My train of thought as I laid in bed at 4am the other morning was along the lines of trying to organize my feelings about church, and why it isn’t doing anything for me on those rare occasions when we go.
It didn’t take long for the train to go from “worship is just familiar and formulaic and rote” to the default rant… “if God is love, why is there so much viciousness and violence and horrific death in the world among people who also believe in God and cry out to him or her when they are angry and frightened and homeless and being butchered by people who also say they love God, or at least praise his name a lot?” What lessons are we to learn, what requirements are we to fulfill, before God makes an actual appearance?
What’s the key to finding peace, to living a life that pleases and appeases God and allows us to get through our days without worry and fear and hunger and deprivation? What’s the formula? There must be a formula. I know the answer lies in scripture somewhere, or at least that’s what I would be told over and over again until the cows come home and go back out again. But I’m beyond tired of getting that response, that… answer. That’s no answer, though it is a formula. And it turns out that formula doesn’t cut it.
I would love nothing more than to go to church one day and hear something that changes my perspective, gets me thinking, sparks a desire to keep looking and listening. But I’m not very hopeful of ever encountering such revelation. What I do know is that my life without church is emptier than it used to be. And my life with church was angst-ridden, because I was skeptical and saying things I wasn’t sure I believed.

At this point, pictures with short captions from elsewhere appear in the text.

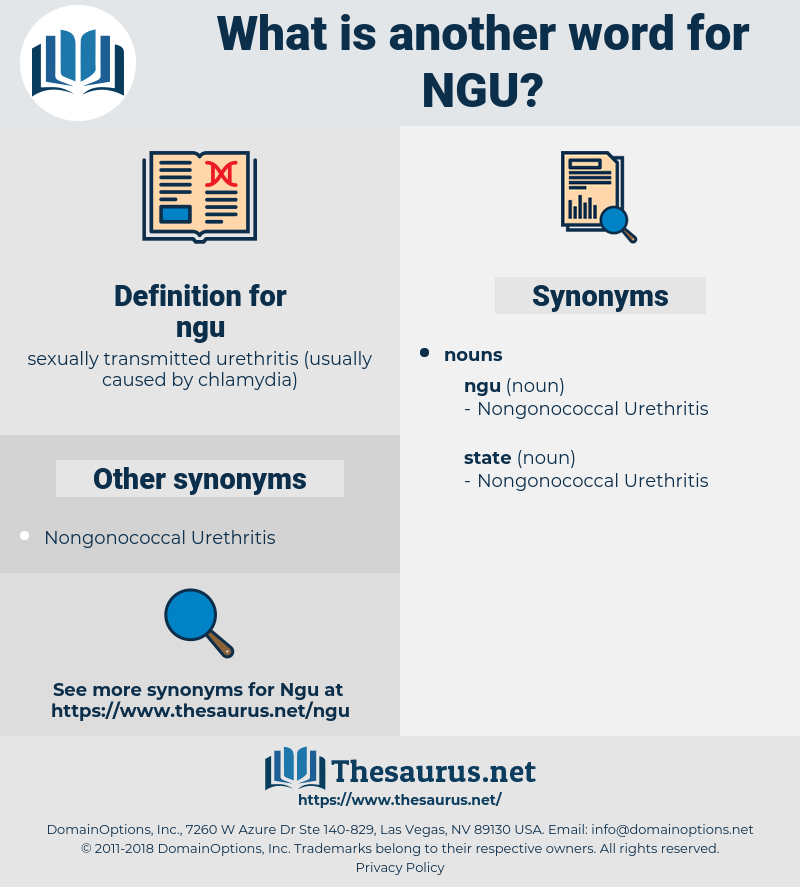 ngu, synonym ngu, another word for ngu, words like ngu, thesaurus ngu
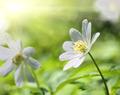 white anemone flower macro - PhotoDune Item for Sale
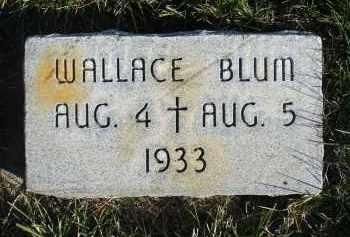 BLUM, WALLACE - Sheridan County, Nebraska | WALLACE BLUM - Nebraska Gravestone Photos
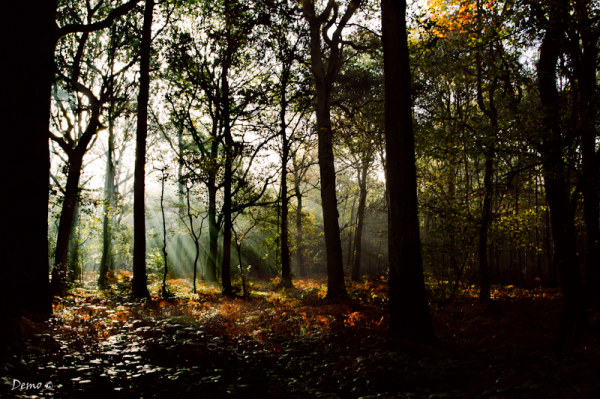 forest, nature,  Stéphane Desrumaux, Demophoto
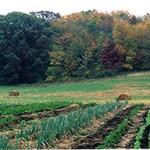 Illinois Organic Farm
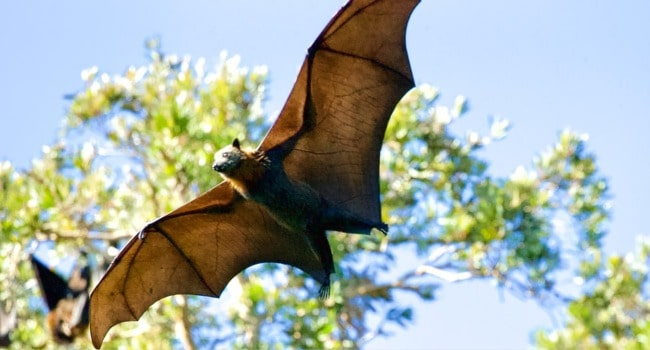 Animal myths - bats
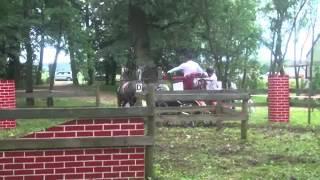 ARON POWOZY - Konie i Powozy Rokosowo 10.06.2012 cd. 1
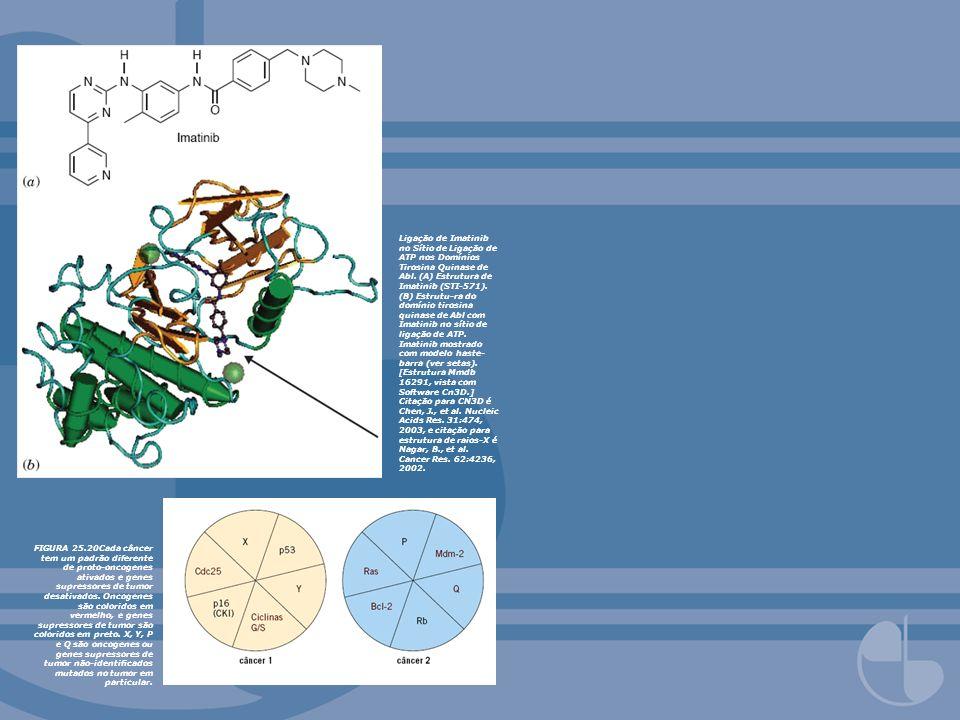 Ligação de Imatinib no Sítio de Ligação de ATP nos Domínios Tirosina Quinase de Abl. (A) Estrutura de Imatinib (STI-571). (B) Estrutu-ra do domínio ti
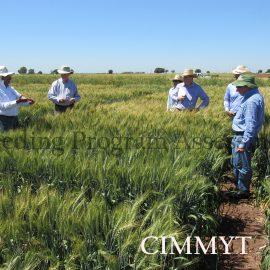 BPAT assessment of CIMMYT breeding programs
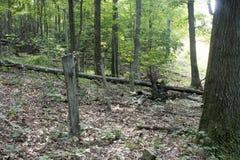 Vecchia linea di recinzione nella foresta immagine stock libera da diritti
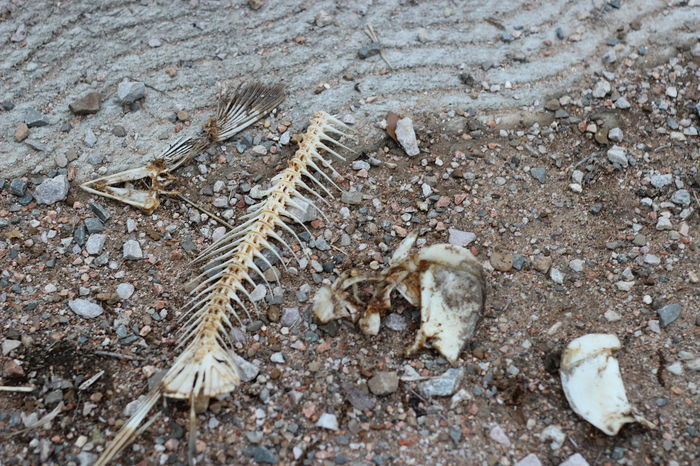 Animal Bone Bones DEAD FISH Fish Bones High Angle View Nature No People Outdoors
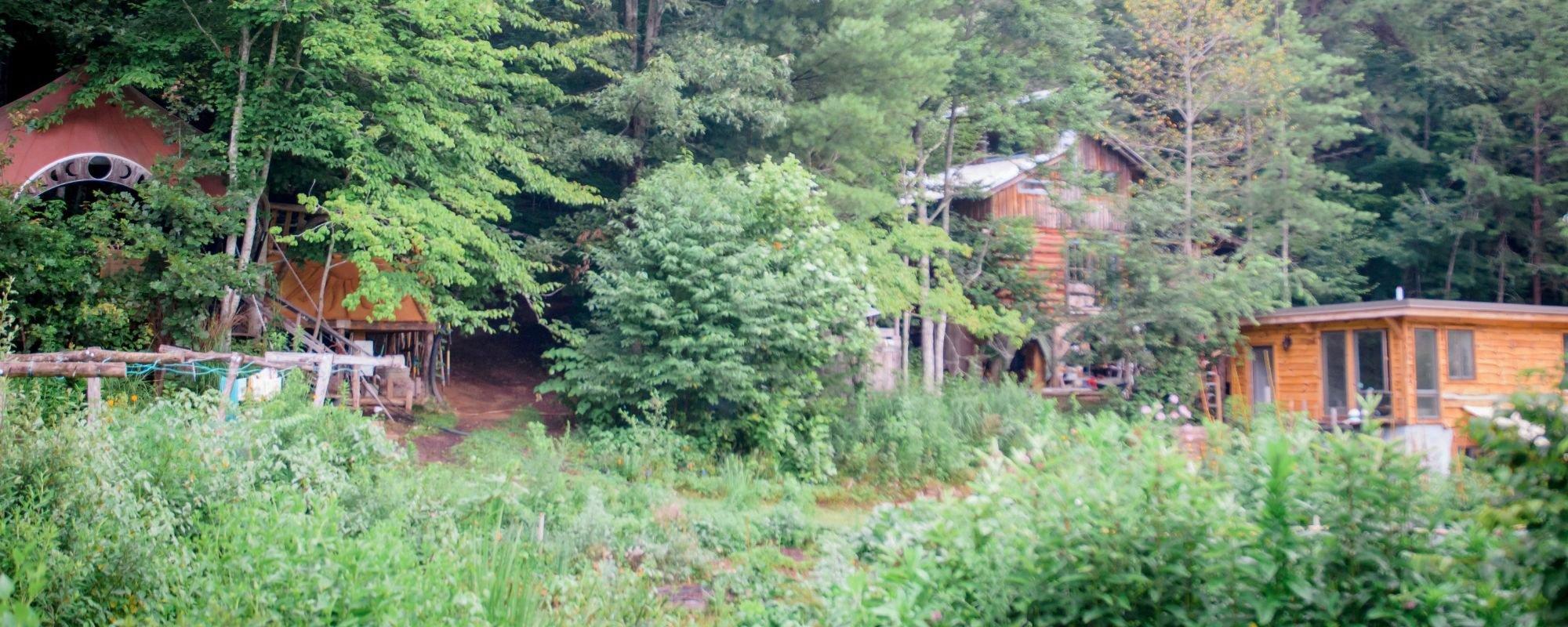 permaculture garden wild abundance homestead campus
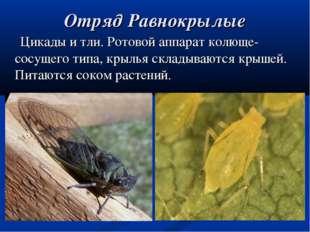 Отряд Равнокрылые Цикады и тли. Ротовой аппарат колюще-сосущего типа, крылья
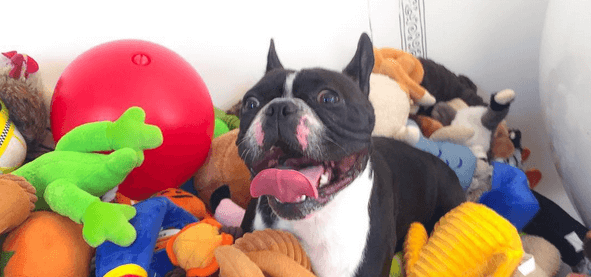 11 french bulldogs that just couldn 39 t. Black Bedroom Furniture Sets. Home Design Ideas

It’s like we’re all trying to find the path that brings us comfort, helps us make sense of this life. We may give God the glory, thank God for this life we’ve been given. But at the end of the day, maybe we also find ourselves wondering if God has heard anything we’ve said or has anything to do with any of this. We wonder if God exists.
We look around, we see so much evil perpetrated in God’s name, and so many prayers going unanswered, so much time passing. And don’t give me the bullshit about we’re asking for the wrong things. Most aren’t asking for an easy life or a pot of gold. They’re pleading for faith and peace and health and food and a roof over their heads and a stop to this unending viciousness and hate. They’re asking why they were born to experience such unending misery, and they get no answers. Is it just their lot in life? Maybe it’s because there are no answers that shed any light or bring comfort.
Is this life nothing more than simply finding a path that makes sense, and then just trying to stay on it? I think we spend too much time looking for God, and not enough time coming to terms with the possibility that we’re on our own, evolving slowly, here for a short time and then gone. What are we supposed to learn along the way?
We can conceive of a supreme being, and have been told there is one. But is there, really? Evidence is mounting to the contrary. If all someone can say is “Hang in there,” or “What have you got to lose by believing?”, then I’m about ready to count myself just another agnostic.